#### Task instructions:
Quote the lines below verbatim, beginning with the line that contains "Which looks nearer, point" and continuing through the last of the lines, with both ends included.

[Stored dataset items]
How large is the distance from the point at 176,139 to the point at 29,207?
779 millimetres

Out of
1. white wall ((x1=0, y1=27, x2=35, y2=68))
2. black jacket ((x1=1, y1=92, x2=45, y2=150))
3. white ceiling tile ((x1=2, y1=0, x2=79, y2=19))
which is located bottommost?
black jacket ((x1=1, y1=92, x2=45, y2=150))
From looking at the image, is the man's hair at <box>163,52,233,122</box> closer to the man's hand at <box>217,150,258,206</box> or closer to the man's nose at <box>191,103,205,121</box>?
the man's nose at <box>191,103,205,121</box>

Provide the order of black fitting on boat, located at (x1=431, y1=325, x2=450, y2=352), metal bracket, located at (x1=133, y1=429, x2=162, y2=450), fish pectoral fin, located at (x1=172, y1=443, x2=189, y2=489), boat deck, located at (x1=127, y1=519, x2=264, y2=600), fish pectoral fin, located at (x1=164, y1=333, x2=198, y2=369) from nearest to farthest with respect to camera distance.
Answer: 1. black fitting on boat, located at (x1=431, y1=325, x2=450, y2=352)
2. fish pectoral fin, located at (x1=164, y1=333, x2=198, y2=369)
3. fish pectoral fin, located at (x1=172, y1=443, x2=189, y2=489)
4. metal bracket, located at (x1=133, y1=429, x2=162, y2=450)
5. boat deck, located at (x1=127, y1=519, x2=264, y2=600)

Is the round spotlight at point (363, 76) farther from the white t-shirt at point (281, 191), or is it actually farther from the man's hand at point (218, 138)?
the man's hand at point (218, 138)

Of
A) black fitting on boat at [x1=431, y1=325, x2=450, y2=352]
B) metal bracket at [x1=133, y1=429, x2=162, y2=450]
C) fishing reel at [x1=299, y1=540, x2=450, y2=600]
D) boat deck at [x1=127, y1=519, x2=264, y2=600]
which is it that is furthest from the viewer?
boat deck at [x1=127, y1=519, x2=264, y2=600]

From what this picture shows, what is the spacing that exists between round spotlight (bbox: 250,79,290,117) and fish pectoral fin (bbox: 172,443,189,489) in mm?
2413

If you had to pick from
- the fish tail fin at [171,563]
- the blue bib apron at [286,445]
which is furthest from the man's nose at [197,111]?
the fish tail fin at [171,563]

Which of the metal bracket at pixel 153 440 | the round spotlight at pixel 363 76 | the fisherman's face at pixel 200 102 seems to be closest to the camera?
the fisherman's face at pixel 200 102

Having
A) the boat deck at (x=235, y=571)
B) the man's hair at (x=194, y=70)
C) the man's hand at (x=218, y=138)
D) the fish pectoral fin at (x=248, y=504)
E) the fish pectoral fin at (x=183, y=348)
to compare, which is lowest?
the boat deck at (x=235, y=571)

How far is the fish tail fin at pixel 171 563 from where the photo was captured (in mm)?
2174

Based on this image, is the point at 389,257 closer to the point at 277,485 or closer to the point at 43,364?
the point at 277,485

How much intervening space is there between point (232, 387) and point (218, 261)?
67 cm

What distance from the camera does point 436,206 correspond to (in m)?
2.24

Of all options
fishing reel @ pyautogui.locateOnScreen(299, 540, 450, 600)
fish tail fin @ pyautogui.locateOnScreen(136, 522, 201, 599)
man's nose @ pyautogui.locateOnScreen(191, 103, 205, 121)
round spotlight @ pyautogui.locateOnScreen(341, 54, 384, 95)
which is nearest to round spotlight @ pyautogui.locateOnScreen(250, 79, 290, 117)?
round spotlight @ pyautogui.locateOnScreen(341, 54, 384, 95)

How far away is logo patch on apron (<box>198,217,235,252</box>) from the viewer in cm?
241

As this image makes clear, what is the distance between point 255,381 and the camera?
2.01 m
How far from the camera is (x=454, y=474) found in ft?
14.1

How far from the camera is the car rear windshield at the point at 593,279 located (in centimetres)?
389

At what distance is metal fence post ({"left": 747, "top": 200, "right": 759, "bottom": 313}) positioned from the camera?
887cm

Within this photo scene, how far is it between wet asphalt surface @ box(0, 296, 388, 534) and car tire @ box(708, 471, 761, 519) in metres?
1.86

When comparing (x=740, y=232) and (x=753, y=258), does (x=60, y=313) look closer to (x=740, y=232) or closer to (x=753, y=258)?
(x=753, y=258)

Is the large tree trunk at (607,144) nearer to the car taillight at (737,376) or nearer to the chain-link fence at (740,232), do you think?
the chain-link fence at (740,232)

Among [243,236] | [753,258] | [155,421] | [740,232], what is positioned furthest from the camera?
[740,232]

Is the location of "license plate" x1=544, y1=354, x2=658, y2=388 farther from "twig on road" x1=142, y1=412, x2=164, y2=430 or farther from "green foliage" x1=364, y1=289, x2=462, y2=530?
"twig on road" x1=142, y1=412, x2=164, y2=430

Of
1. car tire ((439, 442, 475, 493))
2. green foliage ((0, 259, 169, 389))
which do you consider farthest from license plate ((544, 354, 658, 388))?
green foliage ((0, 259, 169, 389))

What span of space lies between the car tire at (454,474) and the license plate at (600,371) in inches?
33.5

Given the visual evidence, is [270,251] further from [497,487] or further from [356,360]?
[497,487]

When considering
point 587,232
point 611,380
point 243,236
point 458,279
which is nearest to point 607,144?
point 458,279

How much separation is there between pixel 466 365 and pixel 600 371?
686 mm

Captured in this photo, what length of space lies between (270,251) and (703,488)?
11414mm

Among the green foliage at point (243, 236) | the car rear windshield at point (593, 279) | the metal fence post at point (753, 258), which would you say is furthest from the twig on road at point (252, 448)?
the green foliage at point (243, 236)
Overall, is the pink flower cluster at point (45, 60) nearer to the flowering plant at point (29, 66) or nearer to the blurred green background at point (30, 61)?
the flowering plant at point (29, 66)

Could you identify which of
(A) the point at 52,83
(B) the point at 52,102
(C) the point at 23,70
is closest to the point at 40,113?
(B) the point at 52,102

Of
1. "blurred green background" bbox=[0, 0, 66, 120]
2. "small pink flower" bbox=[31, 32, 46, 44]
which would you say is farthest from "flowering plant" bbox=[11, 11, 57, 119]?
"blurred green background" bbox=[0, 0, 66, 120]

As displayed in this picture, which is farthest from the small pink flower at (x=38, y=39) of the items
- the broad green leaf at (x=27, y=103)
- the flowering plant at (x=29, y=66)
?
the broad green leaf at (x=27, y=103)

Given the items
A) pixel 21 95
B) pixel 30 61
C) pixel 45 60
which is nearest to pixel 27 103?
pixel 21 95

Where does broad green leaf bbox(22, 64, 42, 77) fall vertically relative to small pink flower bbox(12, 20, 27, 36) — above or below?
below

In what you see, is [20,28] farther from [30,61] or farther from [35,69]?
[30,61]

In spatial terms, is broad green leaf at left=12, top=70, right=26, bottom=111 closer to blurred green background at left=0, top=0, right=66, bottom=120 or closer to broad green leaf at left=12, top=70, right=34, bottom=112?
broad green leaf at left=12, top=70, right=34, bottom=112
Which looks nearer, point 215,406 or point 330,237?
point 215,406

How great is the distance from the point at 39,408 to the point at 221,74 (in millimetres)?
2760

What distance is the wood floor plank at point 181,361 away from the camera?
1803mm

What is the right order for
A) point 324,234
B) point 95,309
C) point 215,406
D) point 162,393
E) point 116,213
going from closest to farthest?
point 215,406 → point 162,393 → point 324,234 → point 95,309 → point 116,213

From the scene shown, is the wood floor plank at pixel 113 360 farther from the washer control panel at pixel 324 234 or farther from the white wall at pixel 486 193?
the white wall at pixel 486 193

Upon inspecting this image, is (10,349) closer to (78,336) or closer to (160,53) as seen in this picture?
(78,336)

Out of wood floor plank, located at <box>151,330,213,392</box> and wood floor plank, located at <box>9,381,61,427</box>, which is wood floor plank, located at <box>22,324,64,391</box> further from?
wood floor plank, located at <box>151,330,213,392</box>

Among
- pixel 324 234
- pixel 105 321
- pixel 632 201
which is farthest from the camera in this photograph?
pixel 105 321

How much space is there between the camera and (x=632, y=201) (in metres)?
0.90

#### Written response:
Which looks nearer, point 215,406 or point 330,237?
point 215,406

How great is the distance from the point at 39,408 to the point at 221,74 (in millimetres)?
2760

What distance is the wood floor plank at point 181,361 away from the camera?
1803mm

What is the right order for
A) point 324,234
B) point 95,309
C) point 215,406
D) point 162,393
E) point 116,213
going from closest to farthest?
point 215,406 → point 162,393 → point 324,234 → point 95,309 → point 116,213

From the scene shown, is the wood floor plank at pixel 113 360 farther from the washer control panel at pixel 324 234 or farther from the white wall at pixel 486 193?
the white wall at pixel 486 193

Upon inspecting this image, is (10,349) closer to (78,336) or closer to (160,53) as seen in this picture?
(78,336)

Out of wood floor plank, located at <box>151,330,213,392</box> and wood floor plank, located at <box>9,381,61,427</box>, which is wood floor plank, located at <box>22,324,64,391</box> further from?
wood floor plank, located at <box>151,330,213,392</box>

Among
- pixel 324 234
- pixel 105 321
- pixel 632 201
which is farthest from the camera in this photograph?
pixel 105 321

How much space is there between the camera and (x=632, y=201) (in metres)?
0.90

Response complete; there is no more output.